Instructions for the task
Pick up the comment thread about editing role-playing game books after its last sentence and keep it going.

Reading passage
--- START ---
I still don't understand why I *do* this to myself.

-clash

clash bowley said...

The phrase should read:

"If I paid someone all the money I make on this product *to edit it*, it would still be severely underpaying them."

See what I mean?

Robert Saint John said...

Rob beat me to it. I specifically stopped buying further Mongoose Traveller products at release based on the substantial errors and/or layout issues that made it to print. Many times they would fix it months later in a new printing, which just made me feel like I was left with the inferior version. So for now I've stopped buying, I'll wait to see if new books have the same issues, and buy the revised versions later on. Maybe. So far, I haven't bought any more MGT books at all.

lessthanpleased said...

I'm a professional editor for Open Design - and by "professional" I mean I am a trained editor who has been paid to edit both in the RPG industry and without (I was the opinion editor for a daily newspaper with a circulation of around 30,000 before joining Open Design). I'm also an editor at Kobold Quarterly.
--- END ---
Dataset excerpts
--- START ---
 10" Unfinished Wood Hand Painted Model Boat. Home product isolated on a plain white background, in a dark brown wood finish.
--- END ---
--- START ---
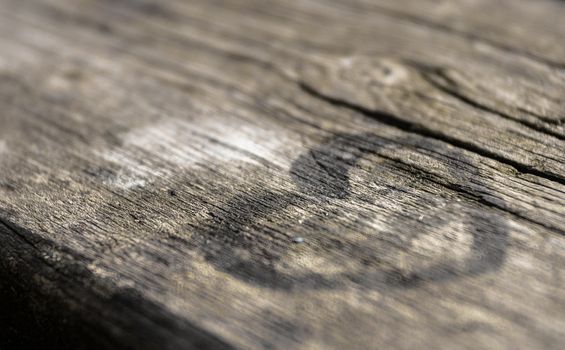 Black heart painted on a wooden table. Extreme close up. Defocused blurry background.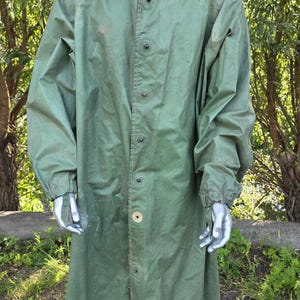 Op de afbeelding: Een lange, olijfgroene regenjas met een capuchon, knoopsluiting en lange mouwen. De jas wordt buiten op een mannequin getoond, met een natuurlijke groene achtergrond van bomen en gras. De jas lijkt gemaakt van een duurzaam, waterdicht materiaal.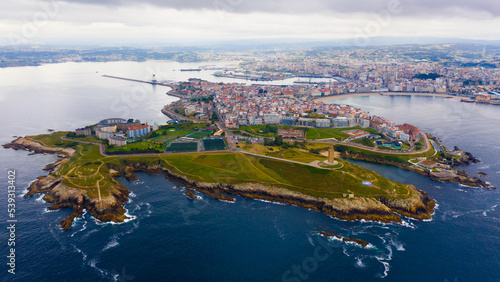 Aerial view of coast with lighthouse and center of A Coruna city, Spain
--- END ---
--- START ---
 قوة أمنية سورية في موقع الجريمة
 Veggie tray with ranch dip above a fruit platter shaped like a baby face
--- END ---
Answer space
What follows is me speaking for me only.

In general, I think the main problem with poor editing in RPGs is there's a wide-spread assumption that anyone can be an editor. I've seen numerous bloggers talk about writing up a .pdf and just having volunteer editors help them out for free, or get their friends to proofread, or yada yada yada.

Though I appreciate the punk rock DIY spirit some of the new RPG creators are bringing to the table, I think that in some ways their entry to the market is a bad idea for any number of reasons.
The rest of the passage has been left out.